"""
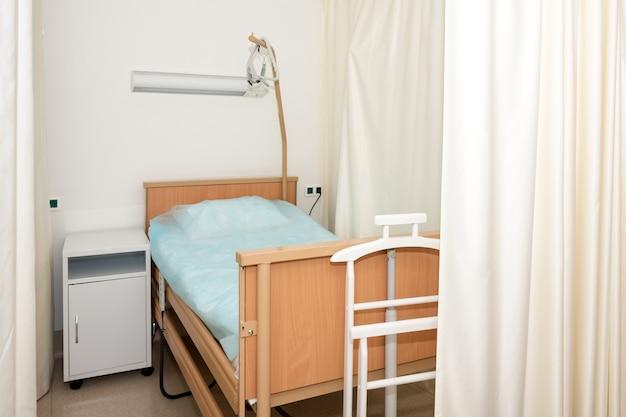 Reparto ospedaliero con letto e attrezzatura medica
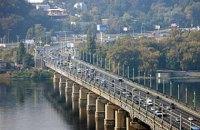 В Киеве на два месяца ограничат движение по одной полосе на мосту Патона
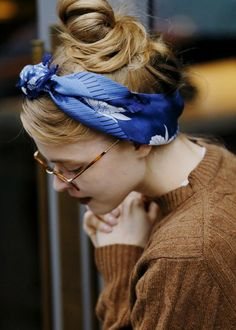 Silk Scarf in Your Hair My Hairstyle, Scarf Hairstyles, Chic Hairstyles, School Hairstyles, Hairstyle Ideas, Outfits Hippie, Look Retro, Hair Arrange, Beauty And Fashion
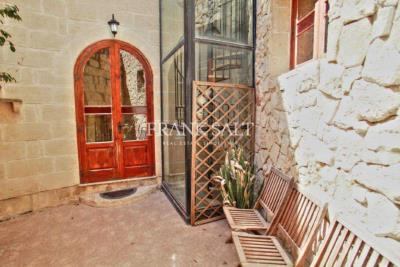 1 - Ghaxaq, Country House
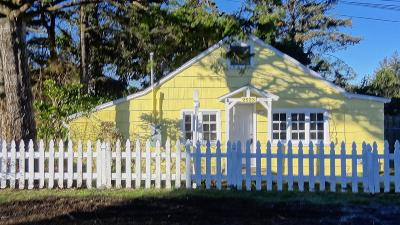 Lincoln City Single Family Home For Sale: 2523 NW Oar Ave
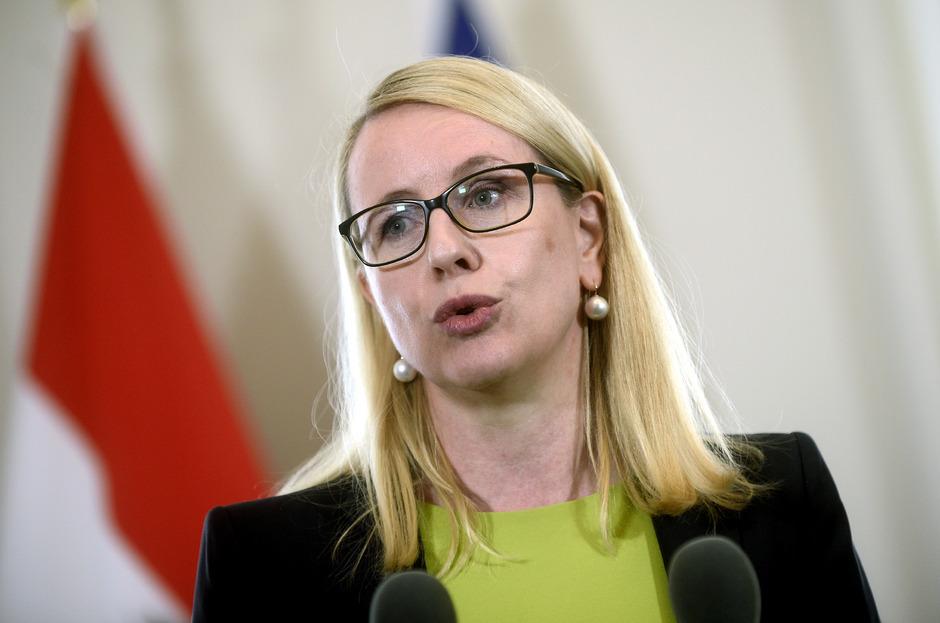Wirtschaftsministerin Margarethe Schramböck (ÖVP) verteidigt die App der Regierung.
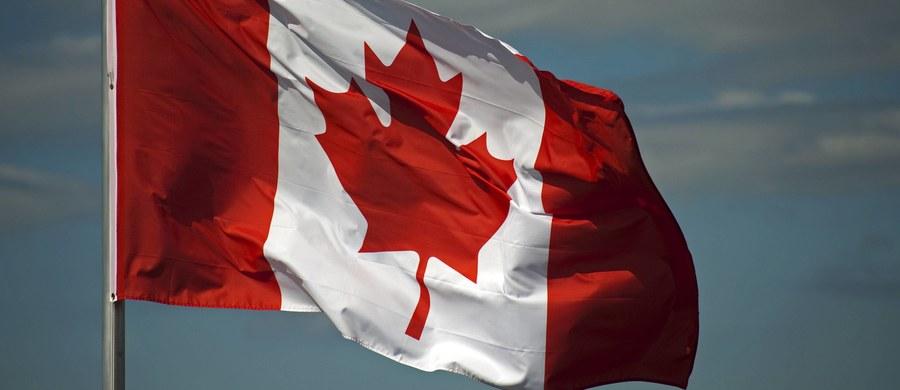 """Kanada podśmiewa się z nowej inicjatywy frankofońskich purystów w Quebecu. Parlament tej prowincji przyjął bowiem jednomyślnie wniosek, aby do klientów zwracano się nie zwyczajowym francusko-angielskim """"bonjour-hi"""", a tylko """"bonjour""""."""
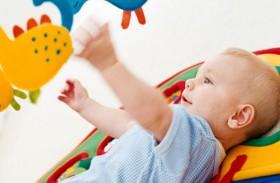 أنشطة وألعاب للطفل في عمر شهرين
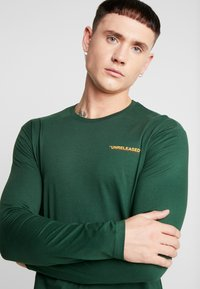 YOURTURN - UNRELEASED MIDDLE - Long sleeved top - green - 3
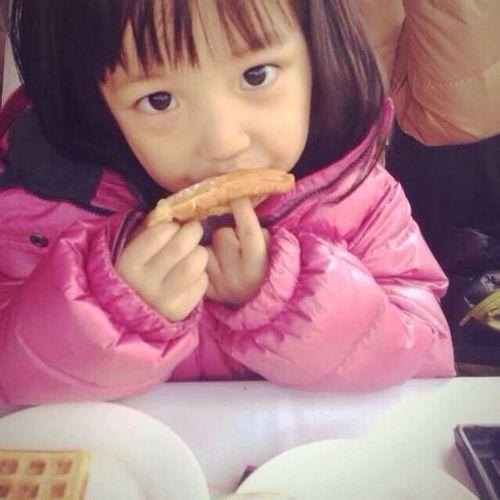 赵薇与老公甜蜜合影 女儿小四月用餐照萌翻众人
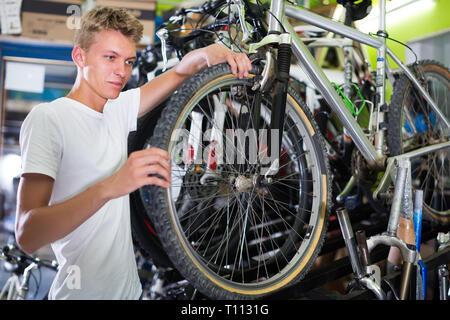 Junge Menschen reifen zu kontrollieren, die das Rad im Shop - Stockfoto
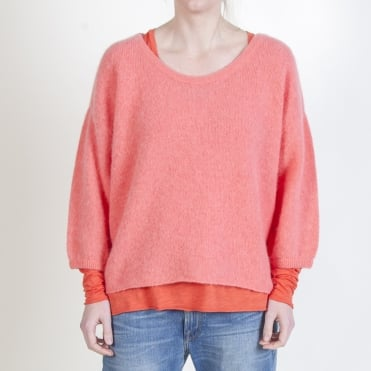 Alpaca and Merino Mix Round Neck Jumper in Petunia Pink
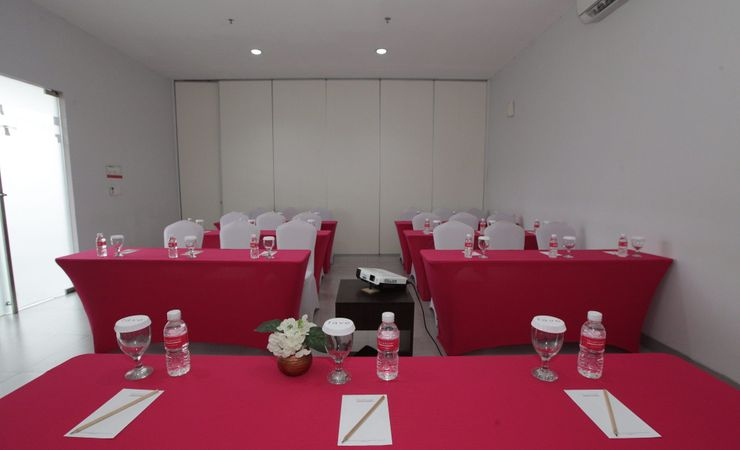 Ready to host meeting, training, or any reception with small scale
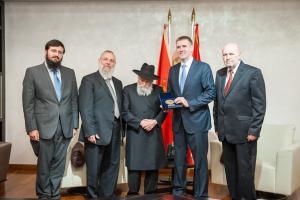 Predsjednik Jevrejske zajednice u Crnoj Gori uručio Lukšiću plaketu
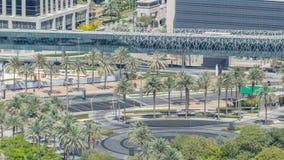 Πηγές κοντά στη κυρία είσοδος στον πιό ψηλό ουρανοξύστη timelapse, Ντουμπάι απόθεμα βίντεο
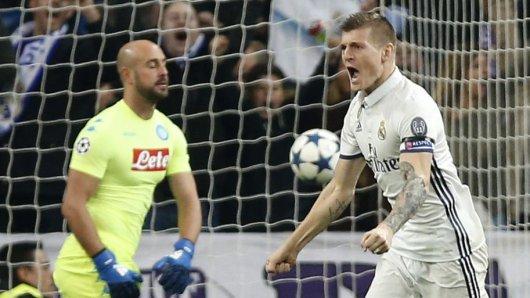 Toni Kroos jubelt über seinen Treffer zum 2:1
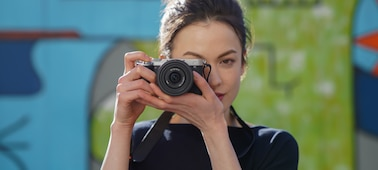 Portrét ženy fotografující venku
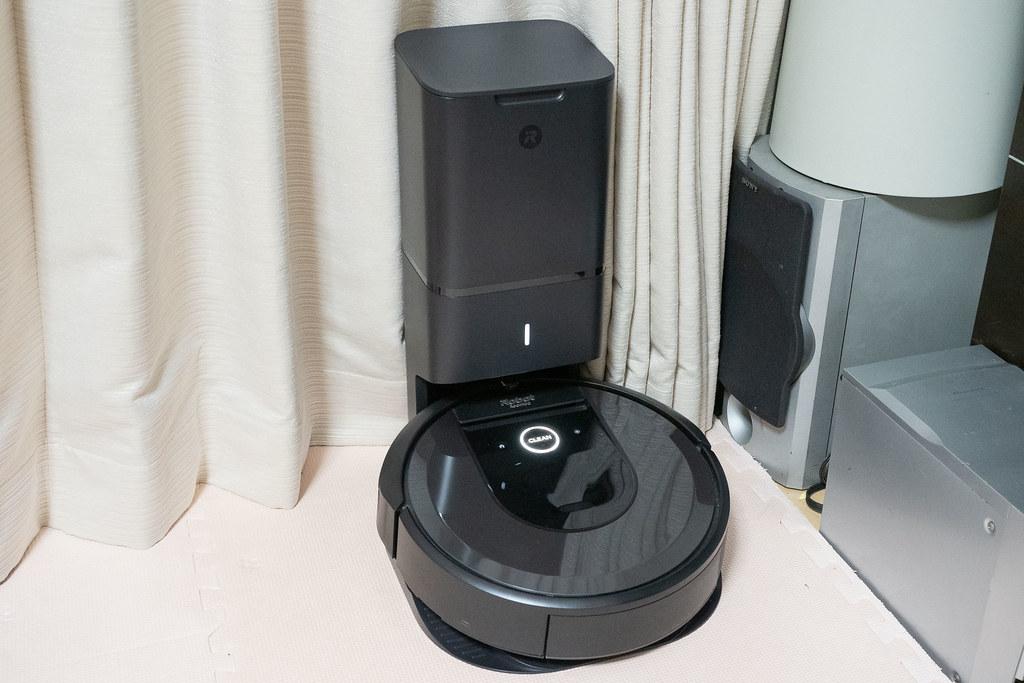 iRobot_Roomba_i7-22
"""
**How to complete this task:**
From the line containing "В Киеве на два" through the last line of the entries, both included, print each line exactly and omit any picture.

**Your response:**
 В Киеве на два месяца ограничат движение по одной полосе на мосту Патона
 Silk Scarf in Your Hair My Hairstyle, Scarf Hairstyles, Chic Hairstyles, School Hairstyles, Hairstyle Ideas, Outfits Hippie, Look Retro, Hair Arrange, Beauty And Fashion
 1 - Ghaxaq, Country House
 Lincoln City Single Family Home For Sale: 2523 NW Oar Ave
Wirtschaftsministerin Margarethe Schramböck (ÖVP) verteidigt die App der Regierung.
 """Kanada podśmiewa się z nowej inicjatywy frankofońskich purystów w Quebecu. Parlament tej prowincji przyjął bowiem jednomyślnie wniosek, aby do klientów zwracano się nie zwyczajowym francusko-angielskim """"bonjour-hi"""", a tylko """"bonjour""""."""
 أنشطة وألعاب للطفل في عمر شهرين
 YOURTURN - UNRELEASED MIDDLE - Long sleeved top - green - 3
 赵薇与老公甜蜜合影 女儿小四月用餐照萌翻众人
 Junge Menschen reifen zu kontrollieren, die das Rad im Shop - Stockfoto
 Alpaca and Merino Mix Round Neck Jumper in Petunia Pink
 Ready to host meeting, training, or any reception with small scale
 Predsjednik Jevrejske zajednice u Crnoj Gori uručio Lukšiću plaketu
 Πηγές κοντά στη κυρία είσοδος στον πιό ψηλό ουρανοξύστη timelapse, Ντουμπάι απόθεμα βίντεο
 Toni Kroos jubelt über seinen Treffer zum 2:1
 Portrét ženy fotografující venku
 iRobot_Roomba_i7-22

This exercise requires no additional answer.